Management highlighted that as of Jan’23, PEPL has surpassed its FY22 bookings of INR100b and given the strong project pipeline, it can comfortably exceed the annual guidance of INR120b.

P&L performance where revenue increased 75% YoY/62% QoQ to INR23b driven by completions worth 11msf. EBITDA rose 57% YoY to INR5.7b with a margin of 25%. PAT increased 48% YoY to INR1.28b during the quarter. Strong project pipeline to enable significant rental scale up.

Rental revenue (Office + Retail) for 3QFY23 increased 7% YoY to INR0.7b. PEPL currently has 26msf of commercial office projects under construction and barring the Liberty towers (4msf) asset in Mumbai, it is targeting to fully execute all ongoing projects by FY26E.

Additionally, PEPL also has 15msf and 5msf of upcoming project pipeline in office and retail segments, respectively, which it aims to fully develop by FY27E. Once fully executed, these assets are likely to generate rentals of INR32b (at PEPL’s share) by FY28, which is significantly higher than the current exit run rate of INR3.5b. Healthy OCF but capex to be the key monitorable.

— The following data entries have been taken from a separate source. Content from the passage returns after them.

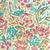 Tilly Jewel Magnolia Home Fashions Fabric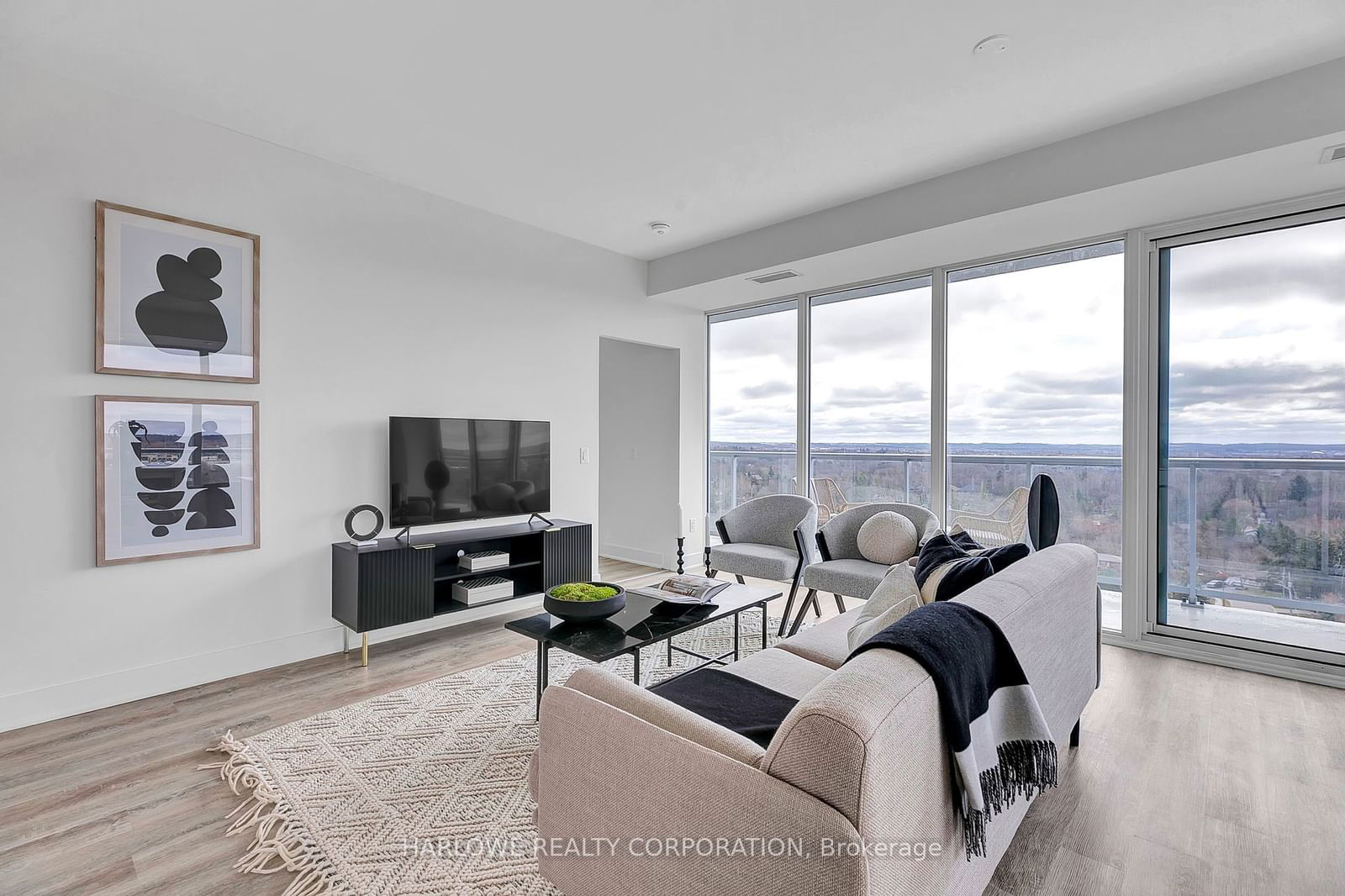 185 Deerfield Rd, unit 1204 for sale - image #10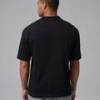 Футболка Jordan M JUMPMAN EMB SS CREW DS-IF5566-010, прев. 2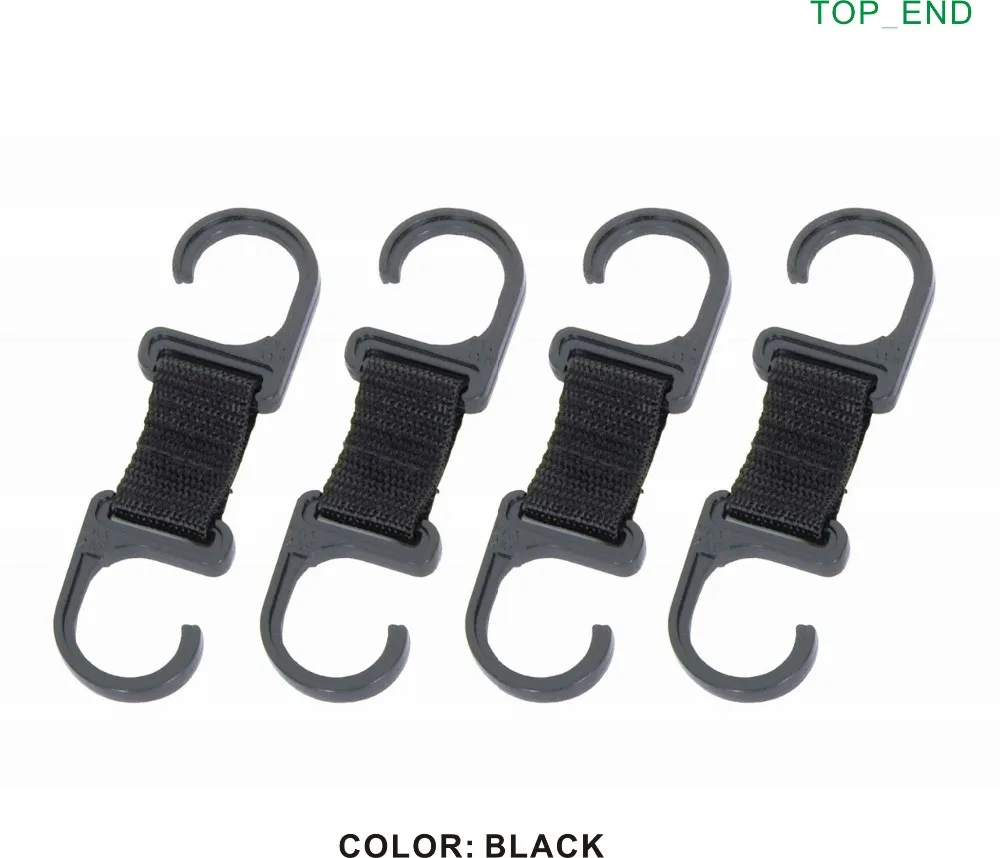 Free Shipping,4pcs/set,Extraordinary Loading Capacity,Bag Hanger/Hook/Holder,Easy Installation To Headrest,2 Colors: Black&Beige
Free Shipping,4pcs/set,Extraordinary Loading Capacity,Bag Hanger/Hook/Holder,Easy Installation To Headrest,2 Colors: Black&Beige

In 3QFY23, collections from residential segment were down 6% YoY/12% QoQ to INR22b. Overall, PEPL collected INR26b (residential and annuity combined) and generated an OCF of INR9.6b for 3Q. It spent INR4b and INR6.5b towards capex and BD, respectively, resulting in a net outflow of INR1.1b in 3QFY23. 

Net debt increased marginally by 1.3b to INR41.7b with net D/E at 0.42x. For 9MFY23, PEPL collected INR79b and generated an OCF of INR27.6b. Capex of INR13b towards annuity assets along with INR25b outflow towards BD including land/TDR investments led to a net outflow of INR11b. In addition to this, PEPL also incurred an outflow of INR 5.5b as interest cost over 9MFY23. PEPL is will incur INR157b of capex towards completion of the ongoing and upcoming office projects as well as the retail and hospitality assets over next five years.